The saga of the Mennyms is approaching its climax. Mennyms Alone is the fourth in the series, and a fifth and final volume, Mennyms Alive, is promised for the autumn.
Perhaps the announcement of the closing title is meant to reassure young readers about this fourth episode in the sequence, which might have been brutally but accurately entitled, "Mennyms Dead".
When this popular and much-praised series started, the very idea of a dead Mennym would have seemed a contradiction in terms. The Mennyms are a family of life-size rag dolls. When their maker, Kate Penshaw, died, her spirit passed into them and gave them life. Born old or young as Kate created them, they have lived a secretive mock-human life for almost half a century in her old home.

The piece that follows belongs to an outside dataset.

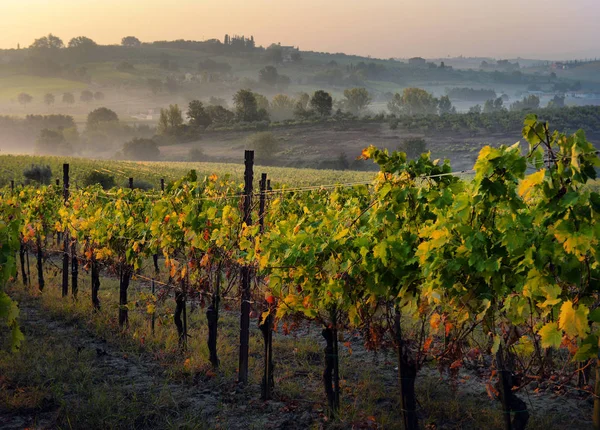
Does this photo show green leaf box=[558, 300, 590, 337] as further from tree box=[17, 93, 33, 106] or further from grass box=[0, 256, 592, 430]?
tree box=[17, 93, 33, 106]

Immune to the customary human fates of hunger, pain and (so it seemed) death, they have been menaced only by a gradually increasing risk of detection by the outside world. Steadily, from book to book, the threats have worsened. In Mennyms Alone their time is up at last.
In the third book, Mennyms Under Siege, death came to a Mennym for the first time, so proving that they were not after all immortal. In Mennyms Alone that fate extends to all but one of the rest.
This is the death book of the series. In the first half, old Sir Magnus has a premonition that Kate's spirit will be withdrawn on a certain day, and the Mennyms, like practical brave humans, put their affairs in order.
In the second half, their bodies, lifeless dolls again, are cared for by two human families. Only Soobie, the blue Mennym, stays alive, undiscovered in the attic. His condition is eerily akin to what we have recently learned of some people in persistent vegetative state - comatose, immobile, unable to communicate, but conscious and able to see and hear. Not until the last half page is there promise of a reawakening.
It sounds a wilfully morbid book for children. But Sylvia Waugh's readers will expect by now the immaculate narrative tact, the lightness of touch, the redeeming wit and comedy which can mediate the most frightening experiences in the lives of dolls and humans. They will not be disappointed. For children, the Mennyms' death becomes "an awfully big adventure", without being cheapened or falsified. older readers may find that the story touches gently but wisely on some of modern life's most stubborn fears and perplexities.